The first thing you want to optimize is the lwip_standard_checksum() routine from src/core/inet.c.
You can override this standard function with the #define LWIP_CHKSUM your_checksum_routine().
There are C examples given in inet.c or you might want to craft an assembly function for this. RFC1071 is a good introduction to this subject.
Other significant improvements can be made by supplying assembly or inline replacements for htons() and htonl() if you're using a little-endian architecture. #define lwip_htons(x) your_htons() #define lwip_htonl(x) your_htonl() If you #define them to htons() and htonl(), you should #define LWIP_DONT_PROVIDE_BYTEORDER_FUNCTIONS to prevent lwIP from defining htonx / ntohx compatibility macros.
Check your network interface driver if it reads at a higher speed than the maximum wire-speed. If the hardware isn't serviced frequently and fast enough buffer overflows are likely to occur.
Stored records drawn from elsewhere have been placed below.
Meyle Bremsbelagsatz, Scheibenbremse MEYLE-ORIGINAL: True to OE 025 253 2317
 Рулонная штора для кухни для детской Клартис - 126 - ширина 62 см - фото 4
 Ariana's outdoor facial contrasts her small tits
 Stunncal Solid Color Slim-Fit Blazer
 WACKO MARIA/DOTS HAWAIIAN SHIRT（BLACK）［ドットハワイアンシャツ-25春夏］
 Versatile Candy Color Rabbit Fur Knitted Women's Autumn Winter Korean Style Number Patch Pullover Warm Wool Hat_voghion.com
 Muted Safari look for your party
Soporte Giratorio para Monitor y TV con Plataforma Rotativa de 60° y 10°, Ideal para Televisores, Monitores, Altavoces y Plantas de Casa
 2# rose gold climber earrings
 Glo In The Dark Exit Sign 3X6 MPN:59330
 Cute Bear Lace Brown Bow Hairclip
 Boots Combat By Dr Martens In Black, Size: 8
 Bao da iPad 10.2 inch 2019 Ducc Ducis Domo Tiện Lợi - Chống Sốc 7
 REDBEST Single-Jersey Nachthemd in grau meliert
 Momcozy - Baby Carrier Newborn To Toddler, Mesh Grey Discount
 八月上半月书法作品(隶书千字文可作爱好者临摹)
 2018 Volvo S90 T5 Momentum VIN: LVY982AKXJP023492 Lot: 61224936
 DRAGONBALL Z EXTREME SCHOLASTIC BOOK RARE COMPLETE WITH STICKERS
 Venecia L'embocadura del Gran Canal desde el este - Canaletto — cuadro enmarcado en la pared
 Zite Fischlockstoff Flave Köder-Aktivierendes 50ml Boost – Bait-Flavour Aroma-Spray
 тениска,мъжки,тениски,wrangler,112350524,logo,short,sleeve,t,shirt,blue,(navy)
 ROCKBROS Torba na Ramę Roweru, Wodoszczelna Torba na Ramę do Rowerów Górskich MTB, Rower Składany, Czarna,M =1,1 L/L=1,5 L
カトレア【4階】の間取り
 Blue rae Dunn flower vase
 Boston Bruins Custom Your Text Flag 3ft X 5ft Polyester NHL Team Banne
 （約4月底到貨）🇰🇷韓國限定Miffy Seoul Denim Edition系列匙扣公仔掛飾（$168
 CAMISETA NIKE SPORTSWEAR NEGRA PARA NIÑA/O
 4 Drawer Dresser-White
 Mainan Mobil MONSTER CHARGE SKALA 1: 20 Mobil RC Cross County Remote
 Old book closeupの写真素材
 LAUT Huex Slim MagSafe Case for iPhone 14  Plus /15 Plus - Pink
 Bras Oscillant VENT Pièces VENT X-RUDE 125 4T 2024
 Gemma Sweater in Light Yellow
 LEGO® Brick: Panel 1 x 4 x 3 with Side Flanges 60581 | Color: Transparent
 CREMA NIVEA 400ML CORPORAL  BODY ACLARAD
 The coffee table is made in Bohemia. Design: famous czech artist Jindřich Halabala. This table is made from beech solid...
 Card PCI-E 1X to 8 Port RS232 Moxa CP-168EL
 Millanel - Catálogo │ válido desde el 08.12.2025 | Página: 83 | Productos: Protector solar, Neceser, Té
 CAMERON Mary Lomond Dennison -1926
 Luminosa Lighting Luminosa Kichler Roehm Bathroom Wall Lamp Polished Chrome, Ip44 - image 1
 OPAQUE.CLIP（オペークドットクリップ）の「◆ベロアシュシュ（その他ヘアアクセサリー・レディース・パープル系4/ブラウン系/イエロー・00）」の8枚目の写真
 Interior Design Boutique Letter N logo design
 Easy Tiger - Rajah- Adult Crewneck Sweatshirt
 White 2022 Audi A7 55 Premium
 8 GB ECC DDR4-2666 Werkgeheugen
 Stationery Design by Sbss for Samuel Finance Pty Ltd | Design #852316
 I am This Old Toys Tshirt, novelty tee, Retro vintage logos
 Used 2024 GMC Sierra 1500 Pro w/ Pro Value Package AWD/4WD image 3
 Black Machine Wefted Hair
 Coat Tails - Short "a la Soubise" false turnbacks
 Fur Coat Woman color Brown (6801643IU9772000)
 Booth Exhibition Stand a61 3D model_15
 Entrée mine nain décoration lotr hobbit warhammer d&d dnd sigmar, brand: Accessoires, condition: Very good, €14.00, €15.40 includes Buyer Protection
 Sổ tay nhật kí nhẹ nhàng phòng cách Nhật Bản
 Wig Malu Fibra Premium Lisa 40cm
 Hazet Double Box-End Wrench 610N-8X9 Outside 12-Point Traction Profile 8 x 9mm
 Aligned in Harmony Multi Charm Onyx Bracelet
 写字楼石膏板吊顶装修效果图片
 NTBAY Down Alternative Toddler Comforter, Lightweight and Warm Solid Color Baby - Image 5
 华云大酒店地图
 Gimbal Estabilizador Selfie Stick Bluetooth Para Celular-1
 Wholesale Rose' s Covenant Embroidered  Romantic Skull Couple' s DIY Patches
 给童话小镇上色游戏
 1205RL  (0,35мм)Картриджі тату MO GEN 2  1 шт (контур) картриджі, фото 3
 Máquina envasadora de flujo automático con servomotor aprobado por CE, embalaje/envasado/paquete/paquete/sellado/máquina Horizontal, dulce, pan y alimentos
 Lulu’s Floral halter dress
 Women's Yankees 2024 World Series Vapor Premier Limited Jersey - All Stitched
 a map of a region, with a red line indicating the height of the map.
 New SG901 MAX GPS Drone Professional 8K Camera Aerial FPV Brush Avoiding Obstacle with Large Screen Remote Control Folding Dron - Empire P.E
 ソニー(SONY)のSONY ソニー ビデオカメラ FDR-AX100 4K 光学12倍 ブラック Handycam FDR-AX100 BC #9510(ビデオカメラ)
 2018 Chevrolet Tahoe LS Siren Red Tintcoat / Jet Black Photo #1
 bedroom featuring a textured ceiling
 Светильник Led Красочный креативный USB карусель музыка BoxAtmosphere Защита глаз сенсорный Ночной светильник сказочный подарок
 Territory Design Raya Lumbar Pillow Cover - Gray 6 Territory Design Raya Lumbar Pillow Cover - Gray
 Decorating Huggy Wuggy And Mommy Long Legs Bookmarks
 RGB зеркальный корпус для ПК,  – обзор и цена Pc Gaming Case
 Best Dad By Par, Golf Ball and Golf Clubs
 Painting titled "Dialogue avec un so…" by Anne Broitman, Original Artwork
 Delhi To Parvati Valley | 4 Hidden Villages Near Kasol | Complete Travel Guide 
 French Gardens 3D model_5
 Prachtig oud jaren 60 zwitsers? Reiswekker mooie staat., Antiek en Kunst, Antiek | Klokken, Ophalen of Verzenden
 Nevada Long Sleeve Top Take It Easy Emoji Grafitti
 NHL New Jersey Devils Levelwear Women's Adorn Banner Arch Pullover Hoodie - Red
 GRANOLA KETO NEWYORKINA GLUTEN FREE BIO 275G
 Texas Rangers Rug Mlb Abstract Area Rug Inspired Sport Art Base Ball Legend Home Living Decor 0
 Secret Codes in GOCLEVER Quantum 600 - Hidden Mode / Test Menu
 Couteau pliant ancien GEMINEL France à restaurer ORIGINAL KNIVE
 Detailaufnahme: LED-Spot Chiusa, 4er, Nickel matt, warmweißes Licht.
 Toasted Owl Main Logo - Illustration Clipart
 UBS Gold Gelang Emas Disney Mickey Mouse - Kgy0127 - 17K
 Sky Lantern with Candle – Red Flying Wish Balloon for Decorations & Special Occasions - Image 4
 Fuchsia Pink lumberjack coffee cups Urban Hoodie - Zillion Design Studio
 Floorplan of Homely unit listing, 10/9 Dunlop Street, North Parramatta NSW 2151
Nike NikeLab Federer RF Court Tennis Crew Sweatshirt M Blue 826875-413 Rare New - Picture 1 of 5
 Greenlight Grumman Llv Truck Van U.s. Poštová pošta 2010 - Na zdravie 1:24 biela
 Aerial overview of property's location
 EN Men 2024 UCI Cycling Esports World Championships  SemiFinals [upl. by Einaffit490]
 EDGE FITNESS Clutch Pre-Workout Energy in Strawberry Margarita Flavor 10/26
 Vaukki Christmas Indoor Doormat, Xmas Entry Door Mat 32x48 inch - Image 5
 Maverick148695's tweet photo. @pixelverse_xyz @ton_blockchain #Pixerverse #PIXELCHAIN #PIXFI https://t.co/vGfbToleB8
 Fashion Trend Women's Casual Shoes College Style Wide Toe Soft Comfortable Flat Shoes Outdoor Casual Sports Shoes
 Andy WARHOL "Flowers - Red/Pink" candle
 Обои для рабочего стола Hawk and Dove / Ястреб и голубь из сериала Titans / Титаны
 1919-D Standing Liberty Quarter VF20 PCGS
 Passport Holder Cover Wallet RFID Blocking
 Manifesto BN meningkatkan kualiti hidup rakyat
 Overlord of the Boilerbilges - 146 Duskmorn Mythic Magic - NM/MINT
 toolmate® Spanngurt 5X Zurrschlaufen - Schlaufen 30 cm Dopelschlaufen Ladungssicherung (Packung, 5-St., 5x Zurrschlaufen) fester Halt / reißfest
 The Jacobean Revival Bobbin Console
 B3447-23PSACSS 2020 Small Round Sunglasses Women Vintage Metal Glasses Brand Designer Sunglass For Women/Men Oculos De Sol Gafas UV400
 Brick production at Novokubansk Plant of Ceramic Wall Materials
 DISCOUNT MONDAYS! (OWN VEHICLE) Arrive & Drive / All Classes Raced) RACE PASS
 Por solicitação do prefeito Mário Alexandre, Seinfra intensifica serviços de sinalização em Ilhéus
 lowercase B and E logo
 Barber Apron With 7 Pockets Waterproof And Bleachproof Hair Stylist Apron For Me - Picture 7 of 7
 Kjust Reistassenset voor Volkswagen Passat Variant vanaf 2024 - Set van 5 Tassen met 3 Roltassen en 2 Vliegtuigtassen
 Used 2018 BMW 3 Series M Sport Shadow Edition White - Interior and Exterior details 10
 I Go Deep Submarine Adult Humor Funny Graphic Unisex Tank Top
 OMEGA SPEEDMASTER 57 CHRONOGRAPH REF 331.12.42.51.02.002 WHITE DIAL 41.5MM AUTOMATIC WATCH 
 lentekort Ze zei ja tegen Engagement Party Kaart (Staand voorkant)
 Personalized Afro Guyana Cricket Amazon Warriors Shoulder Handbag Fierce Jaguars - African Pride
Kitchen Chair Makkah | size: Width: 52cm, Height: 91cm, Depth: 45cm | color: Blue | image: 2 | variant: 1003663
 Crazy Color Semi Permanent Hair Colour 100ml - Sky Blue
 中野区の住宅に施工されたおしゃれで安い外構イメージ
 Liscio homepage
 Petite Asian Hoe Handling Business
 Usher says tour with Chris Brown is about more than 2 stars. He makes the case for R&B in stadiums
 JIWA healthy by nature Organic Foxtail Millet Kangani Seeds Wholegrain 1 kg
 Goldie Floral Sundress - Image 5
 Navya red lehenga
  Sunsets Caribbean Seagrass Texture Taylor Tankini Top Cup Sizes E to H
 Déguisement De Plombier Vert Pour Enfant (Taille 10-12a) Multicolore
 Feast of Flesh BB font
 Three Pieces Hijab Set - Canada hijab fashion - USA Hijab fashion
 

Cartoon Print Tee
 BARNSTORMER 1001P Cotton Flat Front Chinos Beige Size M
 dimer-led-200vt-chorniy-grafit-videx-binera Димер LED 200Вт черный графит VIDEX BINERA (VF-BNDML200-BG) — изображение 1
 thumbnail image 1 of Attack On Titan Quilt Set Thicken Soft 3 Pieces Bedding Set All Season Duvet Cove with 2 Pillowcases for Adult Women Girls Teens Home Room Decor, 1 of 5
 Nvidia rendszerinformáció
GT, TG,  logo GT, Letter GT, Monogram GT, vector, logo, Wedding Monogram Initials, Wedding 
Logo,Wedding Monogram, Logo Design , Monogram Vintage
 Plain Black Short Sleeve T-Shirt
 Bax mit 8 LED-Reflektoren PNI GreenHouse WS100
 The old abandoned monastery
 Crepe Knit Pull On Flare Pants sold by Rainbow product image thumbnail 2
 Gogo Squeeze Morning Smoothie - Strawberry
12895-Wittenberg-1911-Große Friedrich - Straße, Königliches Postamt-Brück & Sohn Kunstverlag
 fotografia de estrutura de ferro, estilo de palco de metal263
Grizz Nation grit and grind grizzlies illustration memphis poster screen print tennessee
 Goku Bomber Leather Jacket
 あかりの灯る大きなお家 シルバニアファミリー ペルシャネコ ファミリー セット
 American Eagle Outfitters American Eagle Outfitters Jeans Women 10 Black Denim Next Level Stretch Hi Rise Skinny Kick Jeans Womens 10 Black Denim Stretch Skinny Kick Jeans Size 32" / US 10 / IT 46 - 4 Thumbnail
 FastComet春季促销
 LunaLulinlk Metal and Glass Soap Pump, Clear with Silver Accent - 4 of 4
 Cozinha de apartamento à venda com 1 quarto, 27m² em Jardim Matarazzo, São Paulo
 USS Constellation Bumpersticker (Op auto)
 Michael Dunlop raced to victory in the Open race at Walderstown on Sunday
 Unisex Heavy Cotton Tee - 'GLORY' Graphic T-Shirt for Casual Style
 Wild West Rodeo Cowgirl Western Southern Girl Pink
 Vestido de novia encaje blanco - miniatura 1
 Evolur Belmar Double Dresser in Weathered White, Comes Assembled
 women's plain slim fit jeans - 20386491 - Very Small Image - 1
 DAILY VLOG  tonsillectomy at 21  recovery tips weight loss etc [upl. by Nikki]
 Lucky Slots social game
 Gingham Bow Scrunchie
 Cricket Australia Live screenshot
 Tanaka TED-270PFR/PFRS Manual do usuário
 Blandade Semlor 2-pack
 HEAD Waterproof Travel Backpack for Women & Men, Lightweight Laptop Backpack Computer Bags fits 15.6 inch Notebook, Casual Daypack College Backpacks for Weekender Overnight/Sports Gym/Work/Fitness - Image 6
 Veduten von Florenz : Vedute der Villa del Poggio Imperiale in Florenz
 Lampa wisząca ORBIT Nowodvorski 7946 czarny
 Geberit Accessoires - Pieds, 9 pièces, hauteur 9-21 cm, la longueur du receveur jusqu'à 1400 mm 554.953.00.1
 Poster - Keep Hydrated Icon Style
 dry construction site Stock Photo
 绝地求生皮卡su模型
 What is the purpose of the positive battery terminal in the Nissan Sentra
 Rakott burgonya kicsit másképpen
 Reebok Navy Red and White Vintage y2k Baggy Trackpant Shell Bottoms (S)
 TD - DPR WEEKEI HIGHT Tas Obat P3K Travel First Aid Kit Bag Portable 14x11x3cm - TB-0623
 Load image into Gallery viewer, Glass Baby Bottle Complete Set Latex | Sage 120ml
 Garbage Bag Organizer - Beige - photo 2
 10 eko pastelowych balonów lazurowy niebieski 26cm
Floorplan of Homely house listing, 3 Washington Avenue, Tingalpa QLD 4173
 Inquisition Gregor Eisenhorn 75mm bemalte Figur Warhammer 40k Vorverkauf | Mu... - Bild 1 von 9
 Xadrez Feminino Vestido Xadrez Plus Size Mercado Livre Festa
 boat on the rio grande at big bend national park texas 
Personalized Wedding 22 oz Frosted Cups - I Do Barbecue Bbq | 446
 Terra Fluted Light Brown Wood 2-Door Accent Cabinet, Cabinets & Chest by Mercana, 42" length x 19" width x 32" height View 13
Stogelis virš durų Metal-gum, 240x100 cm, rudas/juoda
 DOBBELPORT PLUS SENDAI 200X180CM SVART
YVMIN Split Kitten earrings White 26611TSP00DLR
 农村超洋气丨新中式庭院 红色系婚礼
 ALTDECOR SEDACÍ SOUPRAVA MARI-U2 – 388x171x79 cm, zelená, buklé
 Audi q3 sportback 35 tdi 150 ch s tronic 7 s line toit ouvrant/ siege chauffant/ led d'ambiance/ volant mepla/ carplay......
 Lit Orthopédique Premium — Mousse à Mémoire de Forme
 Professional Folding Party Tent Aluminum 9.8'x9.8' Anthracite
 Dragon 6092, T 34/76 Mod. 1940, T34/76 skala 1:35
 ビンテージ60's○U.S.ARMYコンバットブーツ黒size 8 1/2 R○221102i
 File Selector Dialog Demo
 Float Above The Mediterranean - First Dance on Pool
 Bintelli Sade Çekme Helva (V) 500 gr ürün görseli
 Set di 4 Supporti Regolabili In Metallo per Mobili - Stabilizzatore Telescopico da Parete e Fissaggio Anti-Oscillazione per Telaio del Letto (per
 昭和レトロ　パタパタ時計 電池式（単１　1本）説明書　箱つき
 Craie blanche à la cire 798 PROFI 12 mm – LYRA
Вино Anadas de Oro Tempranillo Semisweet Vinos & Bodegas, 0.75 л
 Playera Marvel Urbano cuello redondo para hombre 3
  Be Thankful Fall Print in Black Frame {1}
E.g. when using the cs8900 driver, call cs8900if_service(ethif) as frequently as possible. When using an RTOS let the cs8900 interrupt wake a high priority task that services your driver using a binary semaphore or event flag. Some drivers might allow additional tuning to match your application and network.
For a production release it is recommended to set LWIP_STATS to 0. Note that speed performance isn't influenced much by simply setting high values to the memory options.